====== Given information

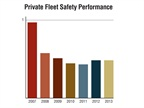 Private fleets reported a DOT Recordable crash rate in 2013 of 0.59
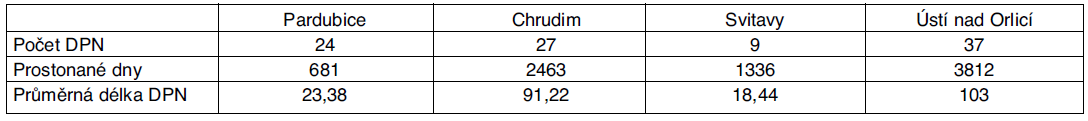 Statistika DPN pro dg G35–37 pro Pardubický kraj – rok 2008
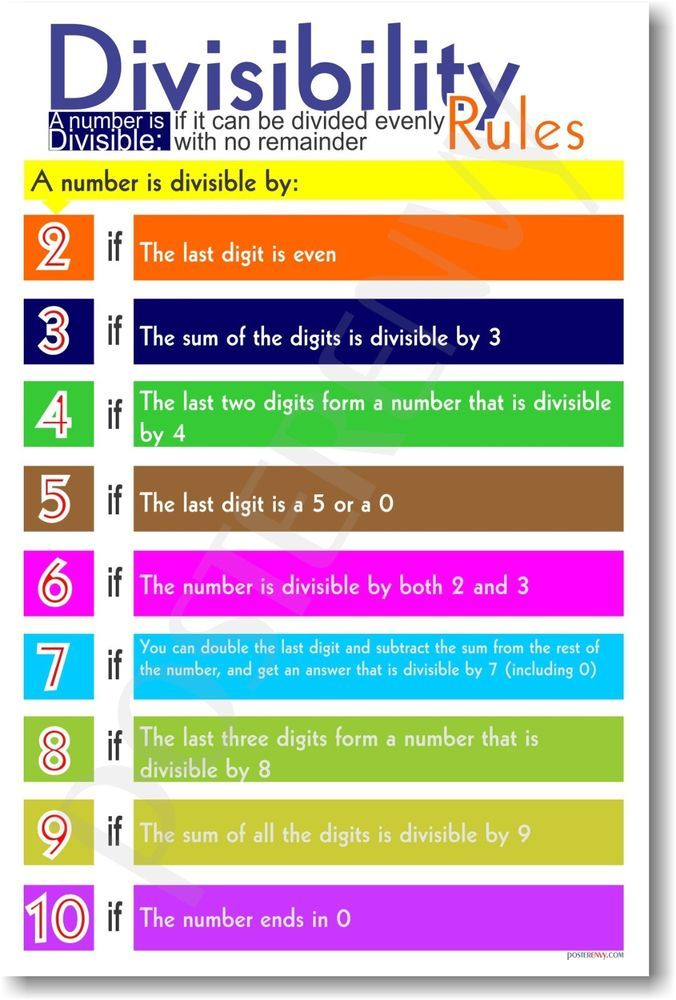 Divisibility Rules Division Math Classroom Poster In Home Amp Garden Kids Amp Teens At Home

============

What is expected — Give back the whole listing exactly as it stands. No pictures belong in the copy.

Response box —
 Private fleets reported a DOT Recordable crash rate in 2013 of 0.59
 Statistika DPN pro dg G35–37 pro Pardubický kraj – rok 2008
 Divisibility Rules Division Math Classroom Poster In Home Amp Garden Kids Amp Teens At Home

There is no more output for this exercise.